Sure, some publishers allowed gifting to friends or kickbacks to guild members, but these were carefully manicured stage acts to induce further spending with the publisher—albeit with the added flavors of friendship and camaraderie. True player-driven economy was dead. For the generation that grew up on Fortnite, Apex Legends, or any number of free-to-play and mobile games, it never existed at all.
Part 3: Coming full circle
The free-to-play model feels more and more incongruous with the course of progress. The entertainment world is moving towards a “creator economy”, in which individuals claim ownership over content and attention; elsewhere, small entrepreneurs are empowered through Shopify and social platforms like TikTok to build, market, and distribute their goods and services. Yet within gaming, this supposed bastion of the “metaverse”, players are kept disempowered in favor of the publisher-owned store.
This is why the Third Wave of gaming is exciting. Those who refer to Axie Infinity as simply a “play-to-earn” game are missing the broader point of the game’s innovation. Sure, there are elements of play to earn, just as there are incentives for cash farmers in World of Warcraft to earn and sell gold. But no one would refer to World of Warcraft as simply a “cash farmer” game.
The bigger story is that these games are giving ownership of the game economy back to the players. For the first time in a long time, players can freely earn, own, trade, and exchange value with one another, independent of a central publisher node. It lays the foundation for more complex virtual player-to-player interactions, that may in time, and with other innovations around UGC, form the complex virtual societies that so many have dreamed about for so long. After a decade of free-to-play microtransactions, this feels like a breath of fresh air.
Of course, the journey is not without challenges. Long-term innovation is not mutually exclusive from short term speculation. As in many things crypto, bubbles may form that both exacerbate the short term euphoria and also mask true long-term paradigm shifts. Run-ups in virtual asset prices may push more to “play to earn” even if the assets are priced above long term equilibrium of true supply and demand.
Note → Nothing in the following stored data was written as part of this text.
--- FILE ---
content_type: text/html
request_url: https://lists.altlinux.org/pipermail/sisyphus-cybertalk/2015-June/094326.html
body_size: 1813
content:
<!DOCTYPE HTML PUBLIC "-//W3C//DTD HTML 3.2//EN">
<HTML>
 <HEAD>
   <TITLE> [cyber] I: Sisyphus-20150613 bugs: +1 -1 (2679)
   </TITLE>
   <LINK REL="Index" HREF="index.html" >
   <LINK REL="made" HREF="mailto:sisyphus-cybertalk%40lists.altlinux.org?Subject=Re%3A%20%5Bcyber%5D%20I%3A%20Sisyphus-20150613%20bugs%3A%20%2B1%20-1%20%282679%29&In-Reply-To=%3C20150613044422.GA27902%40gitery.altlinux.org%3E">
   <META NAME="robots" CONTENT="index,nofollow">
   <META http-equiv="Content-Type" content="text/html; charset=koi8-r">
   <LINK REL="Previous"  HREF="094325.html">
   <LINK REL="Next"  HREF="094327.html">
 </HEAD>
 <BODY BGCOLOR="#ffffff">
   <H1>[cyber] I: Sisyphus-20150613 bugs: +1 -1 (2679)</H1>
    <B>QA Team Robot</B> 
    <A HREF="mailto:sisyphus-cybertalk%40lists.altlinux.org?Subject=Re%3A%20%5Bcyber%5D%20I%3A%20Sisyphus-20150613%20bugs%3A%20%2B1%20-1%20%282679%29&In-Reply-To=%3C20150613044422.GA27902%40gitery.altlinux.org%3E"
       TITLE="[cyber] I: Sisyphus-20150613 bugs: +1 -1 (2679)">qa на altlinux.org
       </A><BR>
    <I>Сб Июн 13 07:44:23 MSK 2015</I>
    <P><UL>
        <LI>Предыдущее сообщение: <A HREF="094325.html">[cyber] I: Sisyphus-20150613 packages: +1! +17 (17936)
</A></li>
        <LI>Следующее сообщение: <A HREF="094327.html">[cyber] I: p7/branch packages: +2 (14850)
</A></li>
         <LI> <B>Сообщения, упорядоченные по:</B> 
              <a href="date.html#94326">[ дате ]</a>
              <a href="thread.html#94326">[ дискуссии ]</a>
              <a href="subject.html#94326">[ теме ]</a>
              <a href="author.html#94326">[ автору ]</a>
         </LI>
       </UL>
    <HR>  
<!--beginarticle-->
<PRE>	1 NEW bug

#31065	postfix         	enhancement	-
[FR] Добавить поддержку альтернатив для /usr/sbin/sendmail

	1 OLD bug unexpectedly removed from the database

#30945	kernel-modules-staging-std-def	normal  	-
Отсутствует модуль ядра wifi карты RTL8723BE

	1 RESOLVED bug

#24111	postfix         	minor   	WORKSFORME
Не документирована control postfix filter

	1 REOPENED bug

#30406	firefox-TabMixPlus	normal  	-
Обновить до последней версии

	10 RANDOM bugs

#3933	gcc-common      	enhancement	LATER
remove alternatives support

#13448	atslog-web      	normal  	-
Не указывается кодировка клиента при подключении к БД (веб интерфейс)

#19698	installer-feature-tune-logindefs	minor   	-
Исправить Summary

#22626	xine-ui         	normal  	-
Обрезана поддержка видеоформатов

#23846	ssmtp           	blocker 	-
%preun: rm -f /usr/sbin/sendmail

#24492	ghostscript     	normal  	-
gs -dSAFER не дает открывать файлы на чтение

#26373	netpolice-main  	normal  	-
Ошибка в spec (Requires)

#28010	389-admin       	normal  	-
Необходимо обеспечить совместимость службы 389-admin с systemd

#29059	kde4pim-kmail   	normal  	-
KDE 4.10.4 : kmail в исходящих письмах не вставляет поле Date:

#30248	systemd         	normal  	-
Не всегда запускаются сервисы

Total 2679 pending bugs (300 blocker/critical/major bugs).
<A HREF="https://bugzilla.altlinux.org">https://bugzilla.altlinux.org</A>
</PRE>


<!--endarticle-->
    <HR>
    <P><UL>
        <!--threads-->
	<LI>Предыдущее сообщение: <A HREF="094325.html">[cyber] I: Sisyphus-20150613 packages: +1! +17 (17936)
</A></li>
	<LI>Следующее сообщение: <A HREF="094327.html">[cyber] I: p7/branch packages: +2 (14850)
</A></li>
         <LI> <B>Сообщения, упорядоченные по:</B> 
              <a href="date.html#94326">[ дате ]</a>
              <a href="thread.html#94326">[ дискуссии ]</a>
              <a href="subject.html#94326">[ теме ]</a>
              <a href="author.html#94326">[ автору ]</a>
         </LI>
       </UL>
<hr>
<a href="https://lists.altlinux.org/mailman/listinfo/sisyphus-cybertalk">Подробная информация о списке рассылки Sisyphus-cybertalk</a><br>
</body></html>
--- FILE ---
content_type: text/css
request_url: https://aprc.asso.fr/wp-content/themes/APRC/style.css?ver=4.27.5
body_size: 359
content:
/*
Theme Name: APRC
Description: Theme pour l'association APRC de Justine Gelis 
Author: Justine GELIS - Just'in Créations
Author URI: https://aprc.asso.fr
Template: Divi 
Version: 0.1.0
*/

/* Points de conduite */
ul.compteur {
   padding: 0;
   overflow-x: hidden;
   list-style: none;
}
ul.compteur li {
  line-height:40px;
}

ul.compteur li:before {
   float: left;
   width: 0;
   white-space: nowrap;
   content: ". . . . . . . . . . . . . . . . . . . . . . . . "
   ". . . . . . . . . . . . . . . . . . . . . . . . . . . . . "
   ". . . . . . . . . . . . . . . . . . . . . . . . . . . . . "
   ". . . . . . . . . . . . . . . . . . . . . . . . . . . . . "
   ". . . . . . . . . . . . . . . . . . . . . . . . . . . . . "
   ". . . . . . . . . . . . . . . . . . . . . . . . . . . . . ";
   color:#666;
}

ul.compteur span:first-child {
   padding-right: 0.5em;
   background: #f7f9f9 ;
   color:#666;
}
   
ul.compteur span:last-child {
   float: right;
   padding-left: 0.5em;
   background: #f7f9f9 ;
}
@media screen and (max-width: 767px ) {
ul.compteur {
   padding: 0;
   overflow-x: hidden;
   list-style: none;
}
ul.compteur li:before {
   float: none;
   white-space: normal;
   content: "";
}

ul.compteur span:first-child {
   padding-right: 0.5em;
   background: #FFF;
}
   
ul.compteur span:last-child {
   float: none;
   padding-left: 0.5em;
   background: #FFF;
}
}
Player-owned economies are also not all rosy. The cutthroat worlds of Entropia Online and Eve Online can plenty attest to that. Scammers and backstabbers run amok in these worlds. Balancing between true player ownership and a genuine culture of kindness within the game will not be easy, and will require deliberate effort. Finally, many of the gaming monetization practices will have magnified implications when deployed within player-owned economies, both from a player perspective and from a regulatory perspective.
The path to the Third Wave of gaming will not be easy, but it’s a journey well worth taking on. It may very well be the most important industry innovation in a very long time. And that journey is just beginning.